New research from Grant Thornton finds that only 37% of respondents believe that existing accounting standards on revenue recognition need to be improved or replaced, despite a documented history of high-profile corporate revenue recognition problems.
In the United States, revenue recognition issues resulted in 10% of reported restatements in 2010 and the United Kingdom’s accounting regulator has challenged several companies’ revenue recognition policies and disclosures.
Underlying the global findings, there are some significant regional variations.
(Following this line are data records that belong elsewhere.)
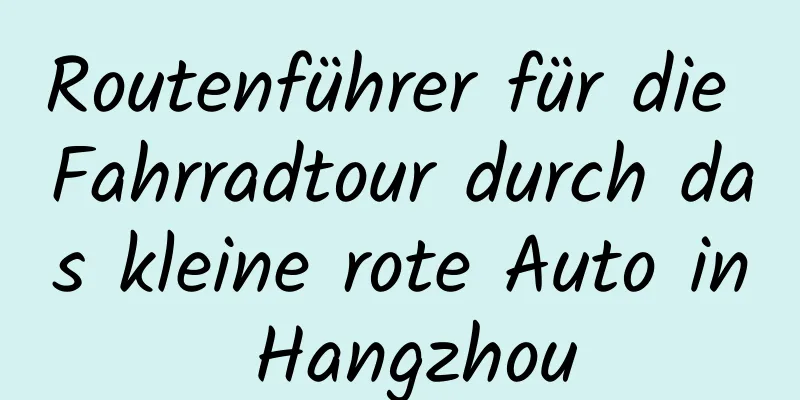 Routenführer für die Fahrradtour durch das kleine rote Auto in Hangzhou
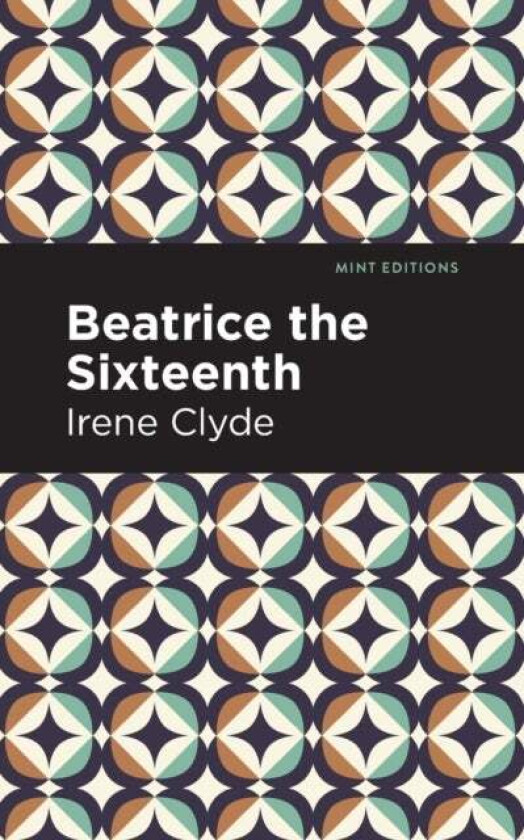 Beatrice the Sixteenth av Irene Clyde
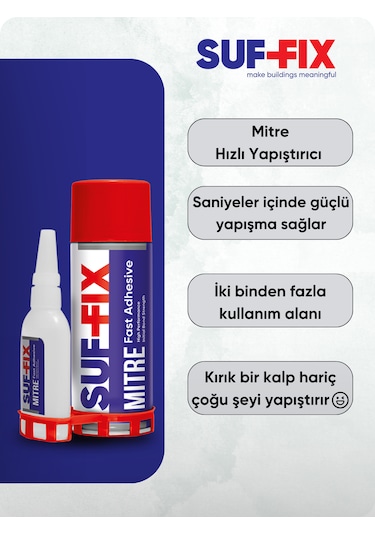 Suf-fix Mitre Hızlı Yapıştırıcı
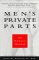  Men's Private Parts: An Owner's Manual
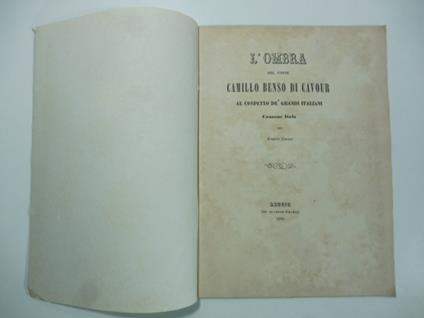 L' ombra del conte Camillo Benso di Cavour al cospetto de' grandi italiani. Canzone itala - Enrico Casali - copertina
Support for change was notably low in the U.S. (30% believe that improvement is needed and 72% believe it will lead to increased complexity), the U.K. (33% believe improvement is needed and 44% believe it will lead to increased complexity), and South Africa (32% believe that improvement is needed and 64% believe it will lead to increased complexity).
Support was greatest in India (59% believe improvement is needed), the ASEAN countries (56% believe that improvement is needed) and Latin America (48% believe that improvement is needed).
Only 35% were aware of the upcoming revenue recognition changes, findings consistent with the recent
Grant Thornton commissioned lease accounting global survey, which found only 45% aware of the pending changes in reporting leases.
“Revenue is a key performance measure for every business and a single, global accounting standard in this area is critical," says Ed Nusbaum, CEO of Grant Thornton International. “Although some argue that the current standards aren’t broken, we do think there are serious problems."
According to Nusbaum, the two main IASB standards are based on different principles and lack guidance in important areas such as multiple element arrangements. The U.S. literature suffers from the opposite problem of excessive guidance - much of which is specific to particular industries.
The regional variations in attitude to the Boards’ proposals are no doubt affected by these different starting points.
“There is understandable concern about increased cost and complexity, but we believe that the IASB and FASB are moving in the right direction, and we’re pleased they’re moving together. The decision to re-expose is also very positive.”
The IASB and FASB have amended their proposals to simplify application and reduce unnecessary disruption to established accounting practices.
For example, the latest exposure draft is expected to result in most construction and services sector businesses continuing to recognise revenue as they perform under a contract, much more in line with current practice. The Boards have added practical expedients to simplify application in some areas, including contracts with embedded financing and onerous obligations.